A new study found that fruit flies have a sense of time and can tell the time of the day. The findings of the study provided evidence that even the small animals, which have small brains, are smarter than previously thought.

Earlier studies have found that mice and honeybees can associate reward with a particular time of the day. Researchers at Rudolf Virchow Center in Germany set out to determine whether this behavior also applies on smaller species such as the fruit flies.

The team exposed the hungry fruit flies to two different scents with sugar for two days. They divided the flies to a morning group and afternoon group. On the third day, they tested which scent the flies would choose. The experiment showed that the flies exposed in the morning scent chose the sugar in the morning, while the flies scheduled in the afternoon preferred sugar in the afternoon.

The findings suggest that the fruit flies know the difference of morning and afternoon, and that they can tell the time of the day.
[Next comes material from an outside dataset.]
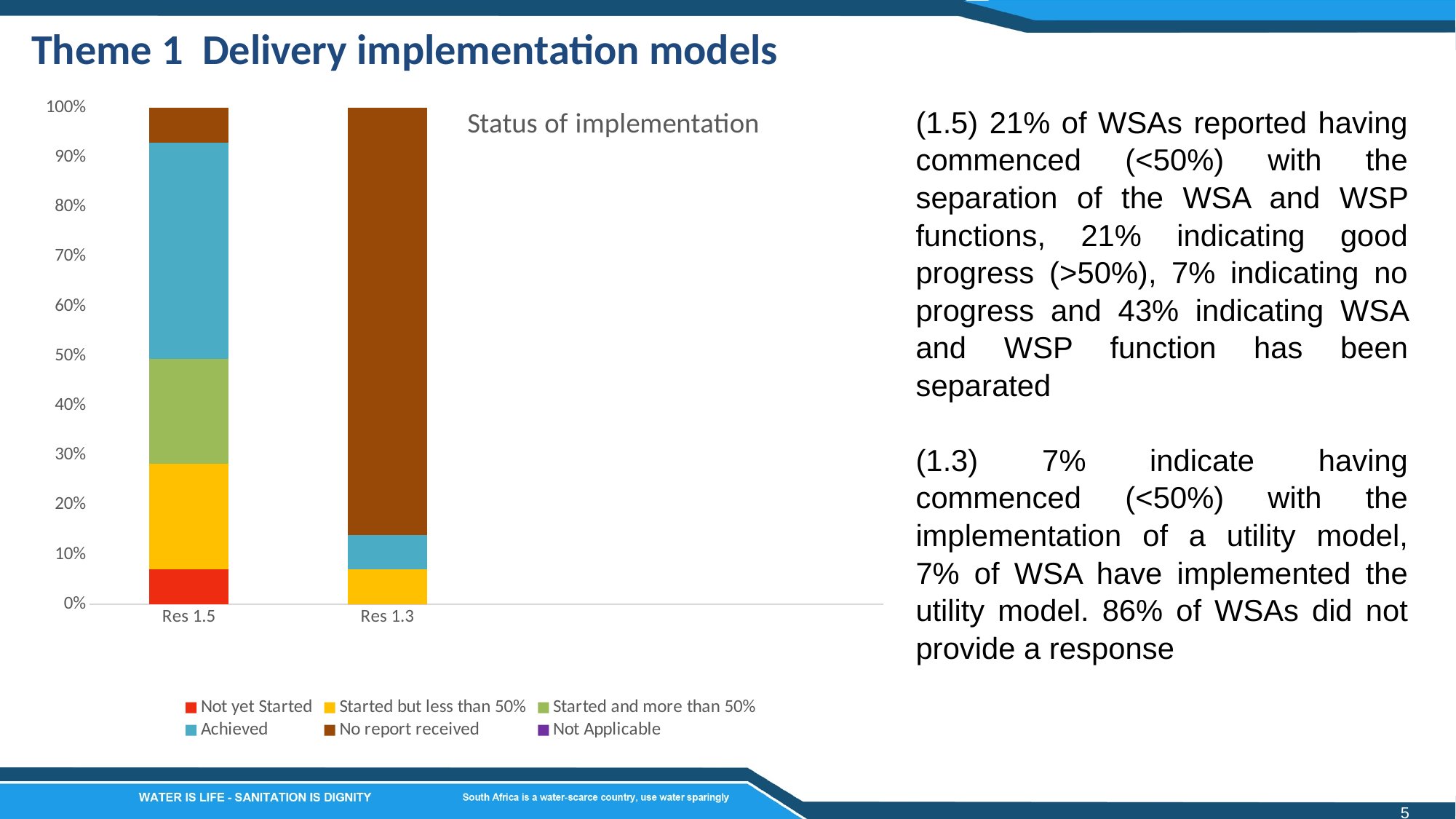
Which series makes up the largest portion of the Res 1.5 bar? Achieved Which bar has the larger 'Achieved' share, Res 1.5 or Res 1.3? Res 1.5 How many categories are shown on the x axis of the chart? 2 Which legend series does not appear as a visible segment in either bar? Not Applicable How many series does the chart legend list? 6 Which bar has the larger 'No report received' share, Res 1.5 or Res 1.3? Res 1.3 Is the 'No report received' share for Res 1.3 greater or less than 80%? greater Which series makes up the largest portion of the Res 1.3 bar? No report received What kind of chart is shown on the slide? Stacked bar chart What is the total height of the Res 1.5 stacked bar? 100% Is the 'Not yet Started' share for Res 1.5 greater or less than 10%? less What is the title of the chart? Status of implementation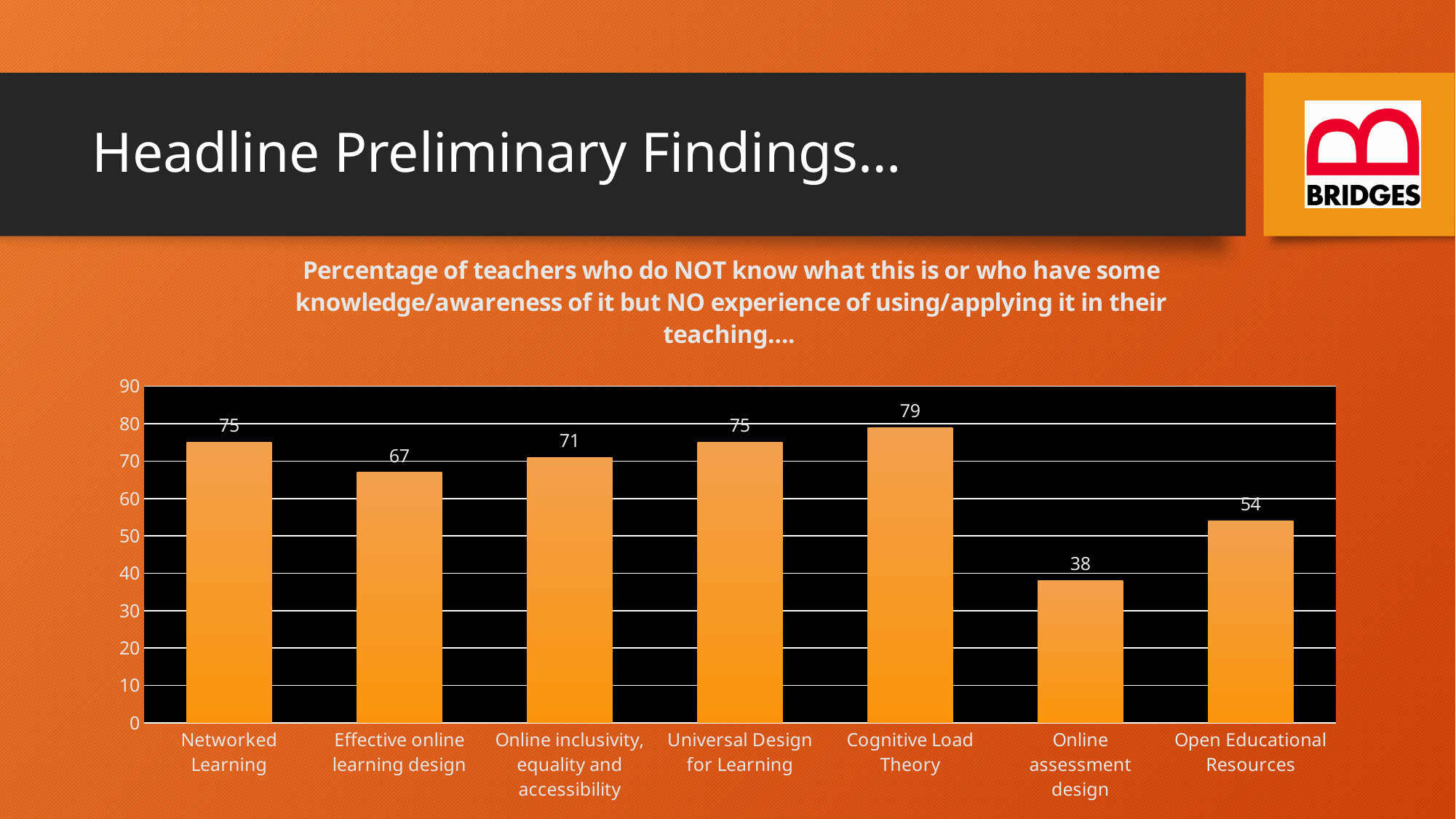
How many categories are shown on the x axis? 7 What is the difference between the values for Cognitive Load Theory and Online assessment design? 41 Is the value for Online assessment design greater or less than 40? less What is the value for Open Educational Resources? 54 What is the value for Online assessment design? 38 Which category has the highest value? Cognitive Load Theory Which is larger, the value for Online inclusivity, equality and accessibility or the value for Open Educational Resources? Online inclusivity, equality and accessibility What is the difference between the values for Networked Learning and Effective online learning design? 8 What kind of chart is shown on the slide? bar chart Which category has the lowest value? Online assessment design What is the value for Effective online learning design? 67 What is the value for Cognitive Load Theory? 79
"If even the fly, with its miniature brain, has the sense of time, most animals may have it," Martin Heisenberg of Rudolf Virchow Center in Germany, said in a press release.

So how can the fruit flies tell the time? The researchers believe that the small animals rely on the light-dark cycle. They observed that when they kept the lights on, the fruit flies weren't able to differ morning from afternoon.

The researchers plan to continue their study to determine why fruit flies are drawn to certain odors, regardless of the time of the day.

"Given the formidable collection of genetic tools for studying the fly brain, this can now be achieved," Heisenberg said.

The study was published in the May 28 issue of Current Biology.